Given that I have:
- a list of words
- points/scores that indicates "simplicity" for each word
- the difficulty levels of each word:
E.g.
>>> words = ['apple', 'pear', 'car', 'man', 'average', 'older', 'values', 'coefficient', 'exponential']
>>> points = ['9999', '9231', '8231', '5123', '4712', '3242', '500', '10', '5']
>>> bins = [0, 0, 0, 0, 1, 1, 1, 2, 2]
Currently, the word list is ordered by the simplicity points
.
What if I want to model the simplicity as a "quadratic curve"?, i.e. from highest to a low point and then back to high, i.e. produce a word list that looks like this with the corresponding points:
['apple', 'pear', 'average', 'coefficient', 'exponential', 'older', 'values', 'apple', 'pear']
I have tried this but it's painfully crazy:
>>> from collections import Counter
>>> Counter(bins)[0]
4
>>> num_easy, num_mid, num_hard = Counter(bins)[0], Counter(bins)[1], Counter(bins)[2]
>>> num_easy
4
>>> easy_words = words[:num_easy]
>>> mid_words = words[num_easy:num_easy+num_mid]
>>> hard_words = words[-num_hard:]
>>> easy_words, mid_words, hard_words
(['apple', 'pear', 'car', 'man'], ['average', 'older', 'values'], ['coefficient', 'exponential'])
>>> easy_1 = easy_words[:int(num_easy/2)]

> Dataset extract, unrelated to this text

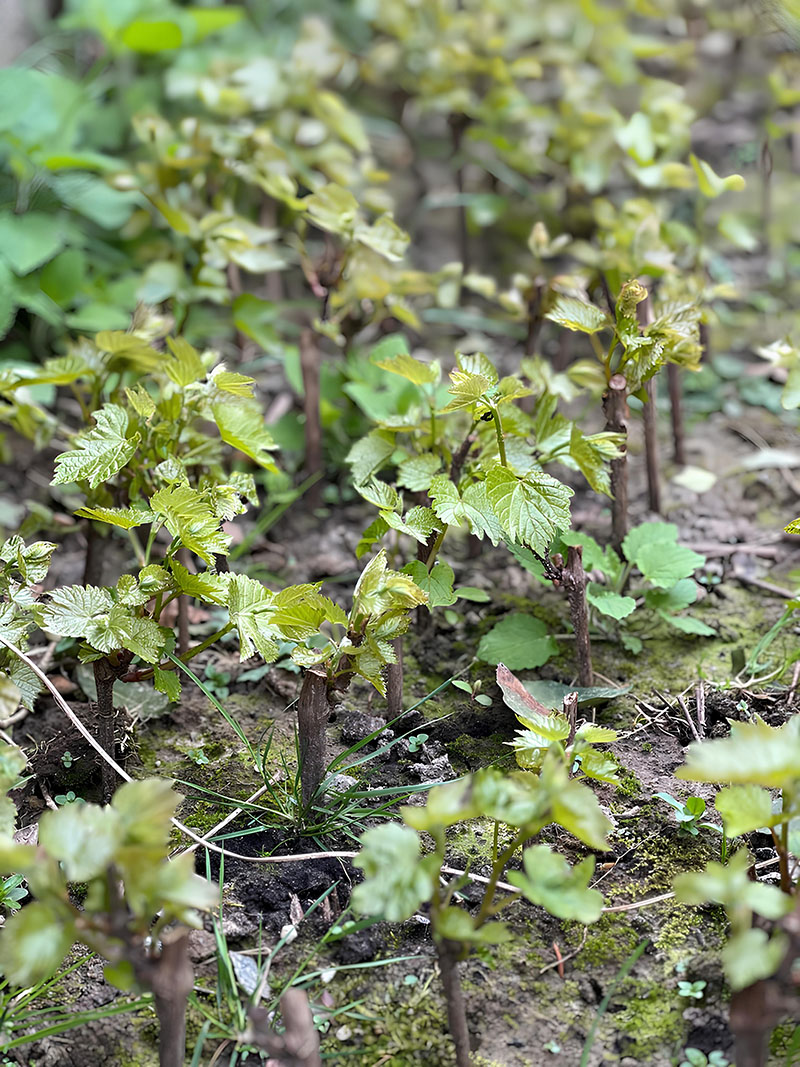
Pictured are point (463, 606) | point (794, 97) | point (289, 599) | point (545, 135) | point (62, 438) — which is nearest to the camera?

>>> easy_2 = easy_words[len(easy_1):]
>>> mid_1 = mid_words[:int(num_mid/2)]
>>> mid_2 = mid_words[len(mid_1):]
>>> new_words = easy_1 + mid_1 + hard_words + mid_2 + easy_1
>>> new_words
['apple', 'pear', 'average', 'coefficient', 'exponential', 'older', 'values', 'apple', 'pear']
Imagine the no. of bins is >3 or maybe I want to "points" of the words to fit an sine-shape curve.
Note that this has not exactly an nlp
question nor it has anything to do with 'zipf' distribution and creating something to match or reorder the ranking of the word.
Imagine there's a list of integers you have an object (in this case a word) map to each integer and you want to reorder the list of object to fit a quadratic curve.